Going through ECB data one can find interest rates on new and outstanding loans for various sectors of the economy, mainly non-financial sectors and households. Although investment is mainly driven by demand, one can use the interest rate on outstanding amounts (with original maturity of more than 1 year) as an indicator of the actual financial burden on economic players.

Here’s the interest rates  on loans to non-financial corporations:

Most of the periphery actually faced lower interest rates than Germany (and the Euro area) during the boom years, especially Spain, making investment/housing projects even more viable and profitable. Greece and Germany followed a line almost 100bp higher. That changed around 2006 with the Euro area rate increasing (since the ECB increased its key interest rates) and spreads for most of the periphery countries starting to widen considerably, especially for Greece. At the end of 2009 rates for Germany were lower than the Euro area rate while periphery rates were a lot higher with the exception of Spain.

Since the start of the Euro crisis, German rates have again moved higher than Euro rates, while periphery rates are considerably lower. The two exceptions are Greece which faces a spread of almost 150bp and Portugal with a spread of 50bp.

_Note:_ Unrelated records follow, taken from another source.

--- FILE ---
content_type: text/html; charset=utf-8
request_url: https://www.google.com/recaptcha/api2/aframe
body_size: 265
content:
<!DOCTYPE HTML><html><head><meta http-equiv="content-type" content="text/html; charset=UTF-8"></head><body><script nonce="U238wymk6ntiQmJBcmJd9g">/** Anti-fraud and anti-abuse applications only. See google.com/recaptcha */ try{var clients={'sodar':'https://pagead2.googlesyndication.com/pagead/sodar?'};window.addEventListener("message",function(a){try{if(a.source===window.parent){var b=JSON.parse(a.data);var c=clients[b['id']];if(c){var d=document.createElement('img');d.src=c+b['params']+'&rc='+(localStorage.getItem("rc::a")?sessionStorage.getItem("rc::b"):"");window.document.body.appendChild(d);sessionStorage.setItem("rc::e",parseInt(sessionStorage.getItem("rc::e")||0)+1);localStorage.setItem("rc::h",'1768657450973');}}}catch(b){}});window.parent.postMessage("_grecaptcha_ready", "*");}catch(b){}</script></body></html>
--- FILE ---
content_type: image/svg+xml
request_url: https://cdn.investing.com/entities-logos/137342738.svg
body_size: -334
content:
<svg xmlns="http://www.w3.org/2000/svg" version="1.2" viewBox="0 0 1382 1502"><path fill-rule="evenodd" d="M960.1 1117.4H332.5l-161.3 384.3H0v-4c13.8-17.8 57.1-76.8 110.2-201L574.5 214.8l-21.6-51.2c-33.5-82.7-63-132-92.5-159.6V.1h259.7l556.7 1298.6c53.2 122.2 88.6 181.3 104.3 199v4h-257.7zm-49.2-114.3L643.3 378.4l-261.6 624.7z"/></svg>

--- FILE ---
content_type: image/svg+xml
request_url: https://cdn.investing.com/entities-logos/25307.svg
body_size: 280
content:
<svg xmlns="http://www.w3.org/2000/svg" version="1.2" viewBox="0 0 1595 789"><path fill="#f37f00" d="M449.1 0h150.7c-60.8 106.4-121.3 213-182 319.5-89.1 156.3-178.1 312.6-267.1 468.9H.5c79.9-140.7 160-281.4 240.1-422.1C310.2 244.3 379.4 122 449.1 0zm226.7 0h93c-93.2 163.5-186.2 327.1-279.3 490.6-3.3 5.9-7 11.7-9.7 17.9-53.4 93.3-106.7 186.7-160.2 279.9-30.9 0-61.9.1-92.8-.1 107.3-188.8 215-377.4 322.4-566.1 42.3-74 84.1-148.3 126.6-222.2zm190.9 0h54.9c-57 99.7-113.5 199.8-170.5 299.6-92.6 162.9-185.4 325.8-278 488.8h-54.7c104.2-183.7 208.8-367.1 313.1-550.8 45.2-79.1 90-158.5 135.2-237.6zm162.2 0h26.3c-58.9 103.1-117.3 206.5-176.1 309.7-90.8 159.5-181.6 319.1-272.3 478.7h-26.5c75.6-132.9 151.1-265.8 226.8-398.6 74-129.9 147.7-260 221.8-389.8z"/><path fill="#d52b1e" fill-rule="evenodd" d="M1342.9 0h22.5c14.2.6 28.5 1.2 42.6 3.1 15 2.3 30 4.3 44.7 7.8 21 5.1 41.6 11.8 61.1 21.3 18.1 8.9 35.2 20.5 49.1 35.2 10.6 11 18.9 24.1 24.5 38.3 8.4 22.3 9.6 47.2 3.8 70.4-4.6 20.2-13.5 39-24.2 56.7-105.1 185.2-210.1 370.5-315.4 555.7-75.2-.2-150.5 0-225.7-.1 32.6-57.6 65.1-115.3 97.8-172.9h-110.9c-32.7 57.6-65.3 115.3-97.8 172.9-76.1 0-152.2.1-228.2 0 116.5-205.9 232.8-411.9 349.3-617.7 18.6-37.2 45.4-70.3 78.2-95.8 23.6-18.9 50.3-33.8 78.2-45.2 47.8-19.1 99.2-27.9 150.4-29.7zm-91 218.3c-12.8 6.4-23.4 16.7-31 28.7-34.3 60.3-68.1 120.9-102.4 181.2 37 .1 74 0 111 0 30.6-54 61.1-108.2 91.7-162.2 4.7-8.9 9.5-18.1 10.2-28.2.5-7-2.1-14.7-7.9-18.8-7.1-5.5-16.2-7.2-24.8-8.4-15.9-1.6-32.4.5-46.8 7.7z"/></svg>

As for interest rates on outstanding amounts of loans for home purchases:

the main conclusions are quite similar. Periphery rates were close or significantly below Euro area rates up until 2006 and reached positive spreads after 2007 probably contributing to the financial crisis. Since 2009 they are much lower than Euro area rates, especially in Portugal, Ireland and Spain helping the recovery, while Greek rates are lower than Euro area (in contrast with non-financial corporations rates).

Obviously, the reverse is true in terms of banks interest income. Given the fact that the periphery countries face a large capital flight (and corresponding Target2 liabilities which need to be financed by central bank lending) and higher funding costs on deposits/interbank lending, effective margins are significantly lower, hurting bank profits, especially since NPLs have increased.